In the early 1960s, as a direct result of Mao Zedong's disastrous Great Leap Forward, China was gripped by a catastrophic three-year famine. Up to 50m people starved to death and unsurprisingly the birthrate, which had soared in the previous decade, fell precipitously. Last year, according to figures recently published by the Chinese government, China’s birthrate was even lower than it was at the height of that famine.
One irony of these startling statistics is that they would have been hailed as a policy triumph just a decade ago, when the cruel and draconian “one child” policy—enforced through heavy fines, forced abortions, sterilisation and job losses—was still at its height. That policy was abandoned three years ago when the government began to worry about the impacts of its rapidly ageing population on economic growth and announced that thenceforth it would permit couples to have a second child. Few appeared to listen. After a small uptick in the first year, the birth rate has continued its steady decline. Now the policy debate includes the threat of economic sanctions for failing to have children, as growing a family has gone from a semi-criminal activity to a patriotic duty. Posters in the capital and other cities now urge couples to get on with it for the sake of the nation.
Despite decades of perverse effects, the government appears to have failed to learn the obvious lesson: that birthrates are not determined by Party fiat, but by a wide range of economic and social factors, the most important of which is the freedom women have to make decisions about their lives. In 1979, when the one child policy was imposed, China’s birthrate was already declining sharply as it was in several of China’s neighbours in Asia.
In Taiwan for example, development, education and more readily available contraception created real options for women, and the birthrate fell as they chose those new-found opportunities. Something similar was already happening in China in the 1970s, despite a different system and, at the time, a lower rate of development. By the 1990s Deng Xiaoping’s policies of reform and opening were creating urban factory jobs for millions of rural women, one of the least privileged groups in the entire country, giving them new status, cash in their pockets and choices about their lives.
The urbanisation that also gathered speed in the 1990s sealed the trend: for families who earned their living toiling in the fields, children, especially male children, were an asset, not only because they added much-needed hands, but because tradition dictated that they support their parents as they aged. Once rural workers move to the city, large families become a cost. That effect was magnified in China by the refusal of urban residence rights to rural migrants, which meant that any accompanying children were denied access to urban education and health care. Entire generations of rural children were left behind with grandparents in the village, as their parents laboured in the industrial and construction economy.
Today, it is not having too many people that worries Chinese planners but too few: in the medium term, there will be too few workers to support the growing army of the elderly: projections suggest that by 2050 there will be just three workers to every retiree. In a country that does not welcome inward migration, hopes are pinned on robotics as a solution to increase productivity. In the near term however, China’s problematic demographics bode ill for the government’s ambition to make domestic consumption a primary engine of growth: older people buy less stuff, and the working generation is squeezed between its obligations to elderly parents and the high cost of raising a child in the city.
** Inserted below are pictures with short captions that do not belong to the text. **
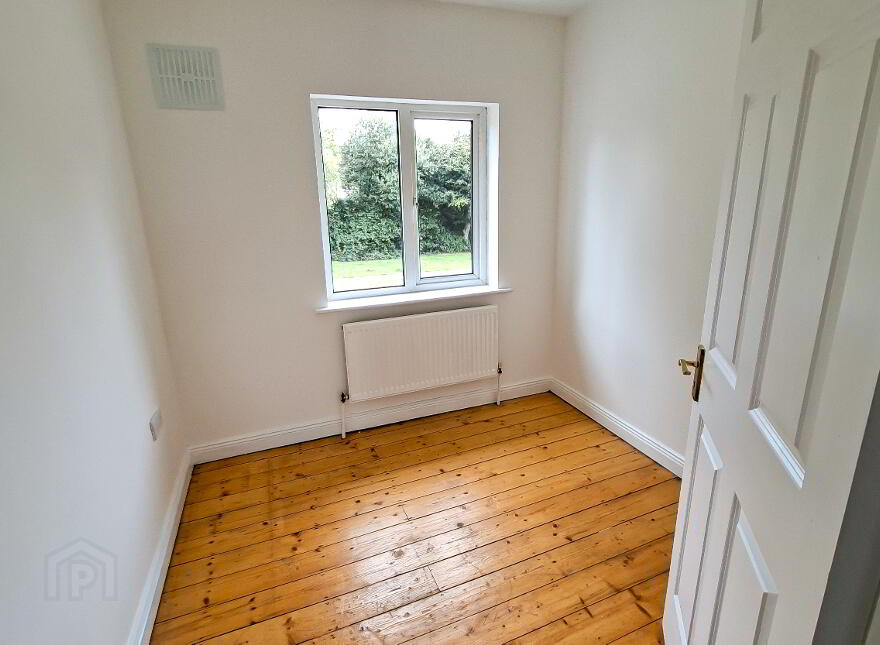 3 The Gallops, Ramsgate Village, Gorey, Y25Y240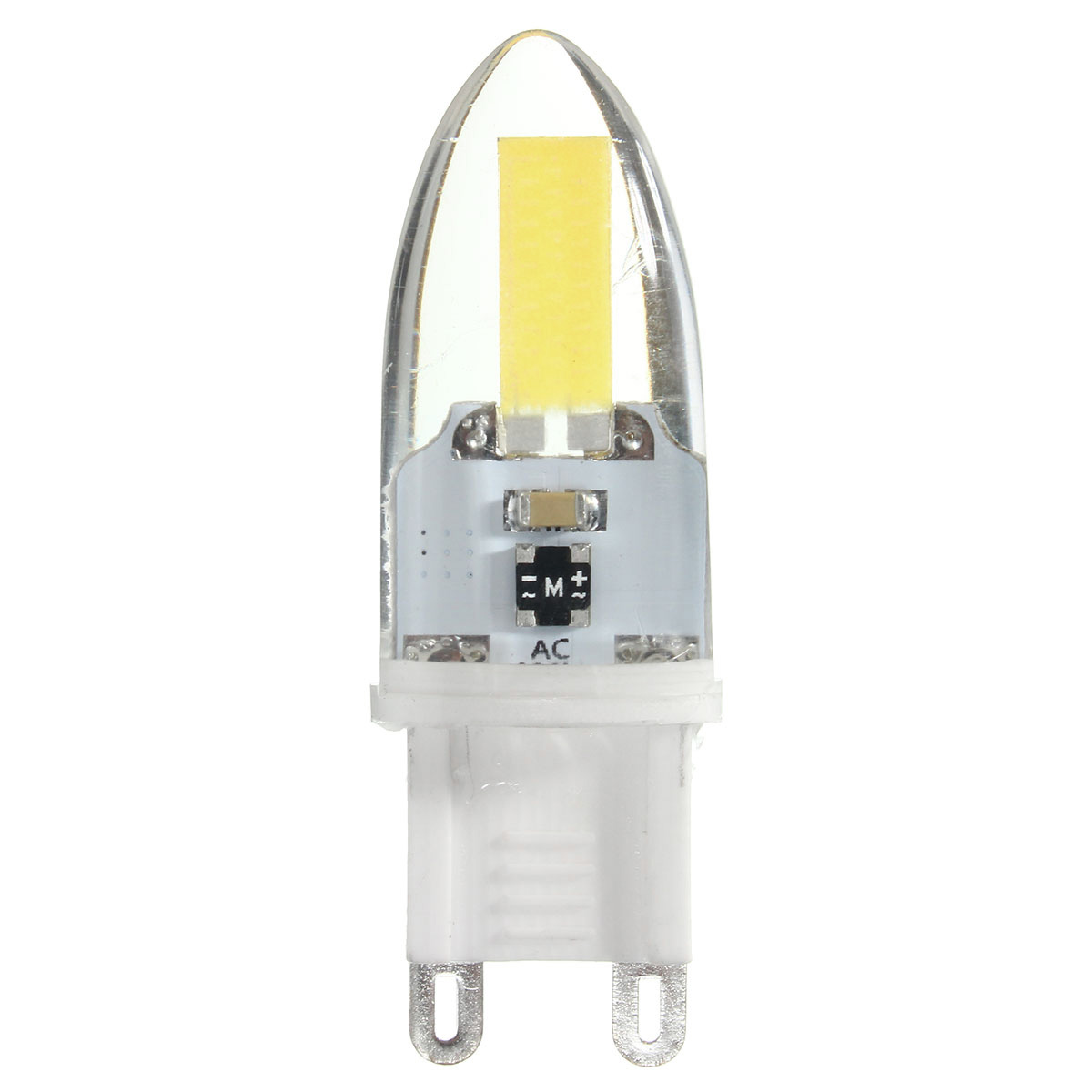 G9-16W-Mini-LED-Pure-White-Warm-White-Light-Lamp-Bulb-AC110V-AC220V-1064684-8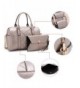 Discount Real Women Bags for Sale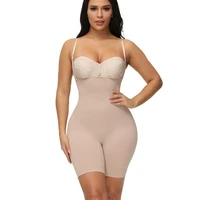 body shaper woman slimming sheath flat belly push up buttock lifter hip reducing girdles stomach thin tummy control bodysuit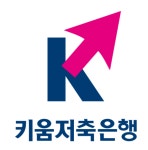 [저축은행 점검] 키움, 부동산PF 연체율 20% 육박…업계 불명예 1위
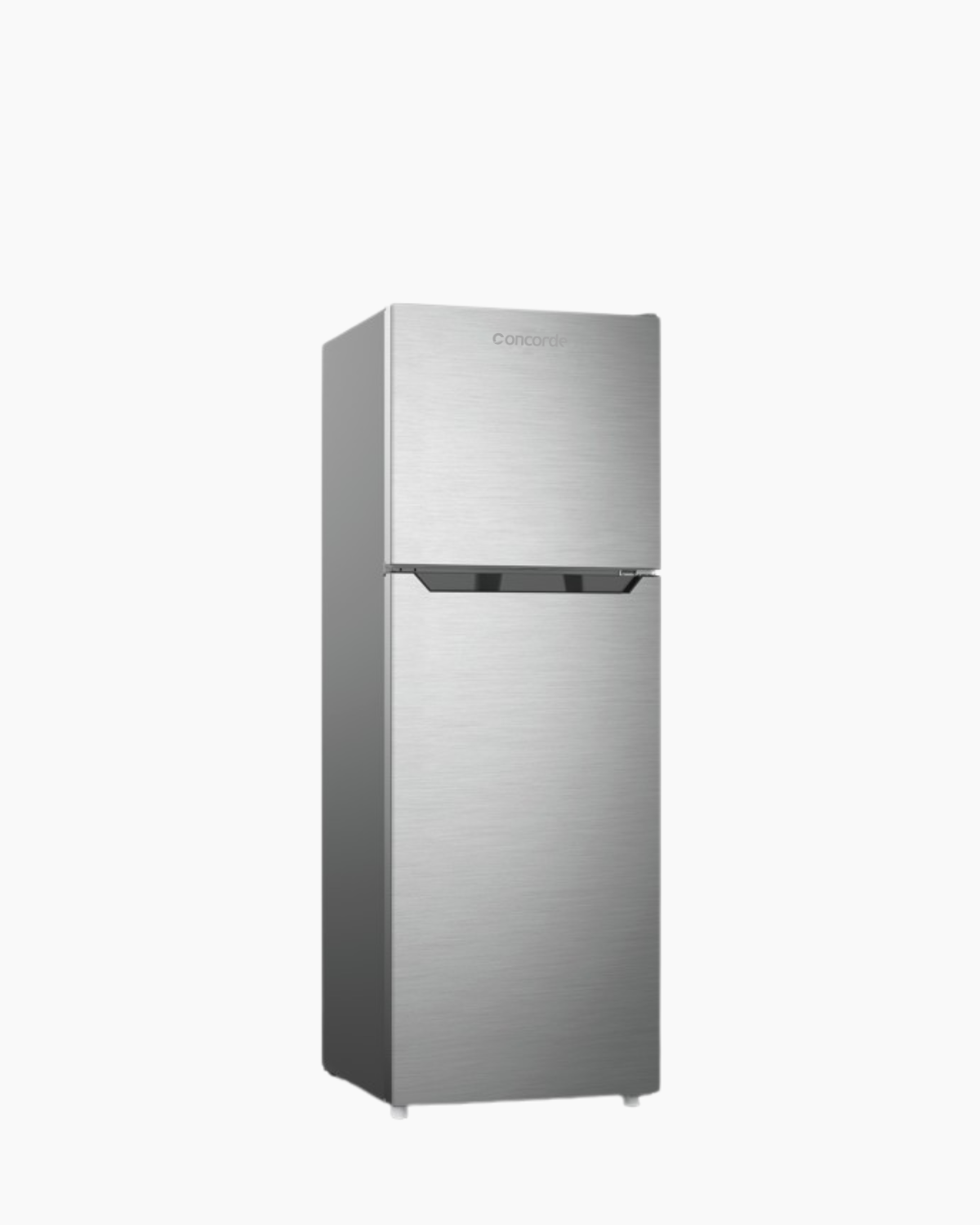 Réfrigérateur Concorde CRN37-DI No Frost - 370 L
Neither is a recipe for lavish spending.
The one child policy created other population effects that now make the downward trend more intractable: if families could only have one child, it was important that it be a boy, since girls married out and provided no support in later years. The resulting imbalance, which the WHO estimated at 50m “missing” girls, has now translated into a steep drop in the numbers of women of childbearing age.
Finally there are the more subtle effects of development and demography. China’s urban millennials, overwhelmingly only children, grew up as the centre of family attention in a booming China. They are accustomed to career and life choices unimaginable to their parents and grandparents. Rural children have a different set of problems—alienated from their parents and poorly educated, their life prospects remain poor. Neither group was socialised in traditional family structures and they are unlikely to replicate them.
Family ties remain culturally important, but today they are so severely tested that stories circulate of cruelty and neglect, forcing the government to mandate regular visits to elderly parents by adult children, on pain of sanctions under an Elderly Rights Law, passed in 2013. It was widely ridiculed on social media, as today’s efforts to encourage fertility have been.
If China’s planners want a glimpse of the future, they can find it in neighbouring Japan, which entered its own ageing crisis in the 1990s. In both societies, the demography had favoured the years of rapid industrialisation and growth, but Japan’s growth languished as its population aged and began to shrink. China has reached the famously perilous middle income status, and like Japan, is burdened with debt and poor demographics. The prospects of a long stagnation explain the Party’s new enthusiasm for the stork, but so far, people are still not listening.